Problem details: Select every line of the listing below that contains the word "shoe", and copy those lines. Case counts.

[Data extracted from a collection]
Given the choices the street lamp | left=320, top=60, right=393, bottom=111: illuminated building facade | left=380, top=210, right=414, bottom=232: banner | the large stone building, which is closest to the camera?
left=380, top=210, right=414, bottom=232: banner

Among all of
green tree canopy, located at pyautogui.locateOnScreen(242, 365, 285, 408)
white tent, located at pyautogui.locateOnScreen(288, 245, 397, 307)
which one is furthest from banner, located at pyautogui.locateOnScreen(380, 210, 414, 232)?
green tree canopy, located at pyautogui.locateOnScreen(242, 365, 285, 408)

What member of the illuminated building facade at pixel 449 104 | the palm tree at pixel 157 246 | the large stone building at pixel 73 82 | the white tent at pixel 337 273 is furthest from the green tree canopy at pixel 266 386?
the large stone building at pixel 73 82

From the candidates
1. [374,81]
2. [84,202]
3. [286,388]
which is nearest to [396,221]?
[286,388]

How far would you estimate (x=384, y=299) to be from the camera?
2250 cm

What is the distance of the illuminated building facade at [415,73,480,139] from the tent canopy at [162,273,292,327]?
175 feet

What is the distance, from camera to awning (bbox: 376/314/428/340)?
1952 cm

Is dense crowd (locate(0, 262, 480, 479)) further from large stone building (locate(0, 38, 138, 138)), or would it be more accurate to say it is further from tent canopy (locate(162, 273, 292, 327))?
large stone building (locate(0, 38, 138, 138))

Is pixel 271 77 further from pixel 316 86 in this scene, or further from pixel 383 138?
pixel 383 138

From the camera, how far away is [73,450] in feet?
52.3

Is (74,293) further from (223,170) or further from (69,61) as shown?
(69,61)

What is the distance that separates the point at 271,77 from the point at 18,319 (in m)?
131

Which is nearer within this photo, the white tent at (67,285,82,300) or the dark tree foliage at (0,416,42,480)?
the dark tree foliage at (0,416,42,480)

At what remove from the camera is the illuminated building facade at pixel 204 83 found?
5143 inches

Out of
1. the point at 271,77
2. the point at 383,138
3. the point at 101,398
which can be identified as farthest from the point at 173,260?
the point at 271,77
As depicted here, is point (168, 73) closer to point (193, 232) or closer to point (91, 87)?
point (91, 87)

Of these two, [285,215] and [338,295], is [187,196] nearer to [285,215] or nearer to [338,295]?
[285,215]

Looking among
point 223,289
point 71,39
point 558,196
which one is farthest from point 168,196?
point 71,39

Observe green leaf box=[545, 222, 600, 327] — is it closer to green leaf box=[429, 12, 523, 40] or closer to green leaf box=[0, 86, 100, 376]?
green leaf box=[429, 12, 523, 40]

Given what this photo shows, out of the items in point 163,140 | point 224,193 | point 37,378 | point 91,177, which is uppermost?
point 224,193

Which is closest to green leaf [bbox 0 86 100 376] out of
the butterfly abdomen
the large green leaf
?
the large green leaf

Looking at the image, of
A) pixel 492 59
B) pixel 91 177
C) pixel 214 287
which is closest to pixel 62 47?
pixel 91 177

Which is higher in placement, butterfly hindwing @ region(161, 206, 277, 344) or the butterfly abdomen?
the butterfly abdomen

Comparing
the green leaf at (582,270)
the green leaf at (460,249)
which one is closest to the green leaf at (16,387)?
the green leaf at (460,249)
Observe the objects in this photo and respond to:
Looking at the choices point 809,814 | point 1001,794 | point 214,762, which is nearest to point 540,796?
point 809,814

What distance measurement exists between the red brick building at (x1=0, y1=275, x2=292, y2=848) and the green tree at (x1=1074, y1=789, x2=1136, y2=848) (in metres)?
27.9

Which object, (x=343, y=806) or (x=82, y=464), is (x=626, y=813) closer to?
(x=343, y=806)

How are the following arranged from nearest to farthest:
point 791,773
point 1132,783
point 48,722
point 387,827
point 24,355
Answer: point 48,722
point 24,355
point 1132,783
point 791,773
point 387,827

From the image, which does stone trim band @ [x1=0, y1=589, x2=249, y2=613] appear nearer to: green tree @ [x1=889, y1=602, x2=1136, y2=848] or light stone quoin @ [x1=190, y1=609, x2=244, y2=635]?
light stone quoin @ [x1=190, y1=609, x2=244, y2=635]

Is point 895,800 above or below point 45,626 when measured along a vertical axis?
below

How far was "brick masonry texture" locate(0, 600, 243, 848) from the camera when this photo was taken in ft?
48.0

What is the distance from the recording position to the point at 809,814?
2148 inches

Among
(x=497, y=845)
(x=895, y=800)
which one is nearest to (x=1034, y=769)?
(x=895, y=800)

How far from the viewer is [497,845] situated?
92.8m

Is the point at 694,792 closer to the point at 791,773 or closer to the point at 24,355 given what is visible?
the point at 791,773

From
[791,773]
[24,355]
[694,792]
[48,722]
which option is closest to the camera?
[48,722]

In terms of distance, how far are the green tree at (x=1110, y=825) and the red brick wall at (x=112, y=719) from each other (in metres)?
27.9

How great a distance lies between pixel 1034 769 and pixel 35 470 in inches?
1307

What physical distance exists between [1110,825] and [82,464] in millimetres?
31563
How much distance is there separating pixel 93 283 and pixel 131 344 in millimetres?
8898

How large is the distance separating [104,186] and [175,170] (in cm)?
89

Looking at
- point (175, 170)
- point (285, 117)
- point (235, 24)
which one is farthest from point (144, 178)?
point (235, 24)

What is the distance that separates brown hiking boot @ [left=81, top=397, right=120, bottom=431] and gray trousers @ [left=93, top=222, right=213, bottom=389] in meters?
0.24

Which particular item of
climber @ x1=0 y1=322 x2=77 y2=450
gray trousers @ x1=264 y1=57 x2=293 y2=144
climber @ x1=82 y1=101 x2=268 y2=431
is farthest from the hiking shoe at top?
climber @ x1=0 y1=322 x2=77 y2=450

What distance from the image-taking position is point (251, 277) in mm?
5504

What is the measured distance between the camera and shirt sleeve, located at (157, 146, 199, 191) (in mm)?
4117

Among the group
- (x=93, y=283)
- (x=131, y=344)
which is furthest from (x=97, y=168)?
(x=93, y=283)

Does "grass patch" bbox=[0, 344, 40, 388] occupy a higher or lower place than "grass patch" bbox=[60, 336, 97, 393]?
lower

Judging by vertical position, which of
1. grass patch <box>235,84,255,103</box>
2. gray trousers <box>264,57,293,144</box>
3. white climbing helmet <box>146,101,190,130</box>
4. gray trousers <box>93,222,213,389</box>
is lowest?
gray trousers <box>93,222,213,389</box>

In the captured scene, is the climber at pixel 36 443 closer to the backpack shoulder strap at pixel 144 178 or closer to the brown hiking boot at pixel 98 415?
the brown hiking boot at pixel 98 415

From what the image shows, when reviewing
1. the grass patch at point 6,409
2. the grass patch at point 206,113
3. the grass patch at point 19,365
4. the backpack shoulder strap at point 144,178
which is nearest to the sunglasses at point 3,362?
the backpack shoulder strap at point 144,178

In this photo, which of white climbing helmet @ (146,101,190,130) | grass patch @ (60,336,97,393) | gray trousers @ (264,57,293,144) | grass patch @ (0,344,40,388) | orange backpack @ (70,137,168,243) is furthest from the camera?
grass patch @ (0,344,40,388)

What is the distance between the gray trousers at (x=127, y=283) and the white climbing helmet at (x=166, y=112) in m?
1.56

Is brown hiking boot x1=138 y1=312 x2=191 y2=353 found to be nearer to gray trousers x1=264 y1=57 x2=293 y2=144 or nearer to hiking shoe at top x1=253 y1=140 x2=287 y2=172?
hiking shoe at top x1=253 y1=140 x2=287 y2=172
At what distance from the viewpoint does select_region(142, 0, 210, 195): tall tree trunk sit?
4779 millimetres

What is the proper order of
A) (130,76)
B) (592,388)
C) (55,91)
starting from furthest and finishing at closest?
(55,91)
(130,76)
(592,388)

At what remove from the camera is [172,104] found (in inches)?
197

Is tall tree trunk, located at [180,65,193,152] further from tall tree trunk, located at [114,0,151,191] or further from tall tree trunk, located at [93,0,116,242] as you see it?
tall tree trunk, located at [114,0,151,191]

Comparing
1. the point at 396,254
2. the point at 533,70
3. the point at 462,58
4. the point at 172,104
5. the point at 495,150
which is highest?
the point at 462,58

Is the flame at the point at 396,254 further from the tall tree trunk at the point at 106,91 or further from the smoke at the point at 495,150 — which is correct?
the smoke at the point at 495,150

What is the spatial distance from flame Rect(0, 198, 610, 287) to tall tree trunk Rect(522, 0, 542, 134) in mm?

Response to the task:
is farthest from the hiking shoe at top?
Is brown hiking boot x1=138 y1=312 x2=191 y2=353 found to be nearer to gray trousers x1=264 y1=57 x2=293 y2=144 or nearer to hiking shoe at top x1=253 y1=140 x2=287 y2=172?
hiking shoe at top x1=253 y1=140 x2=287 y2=172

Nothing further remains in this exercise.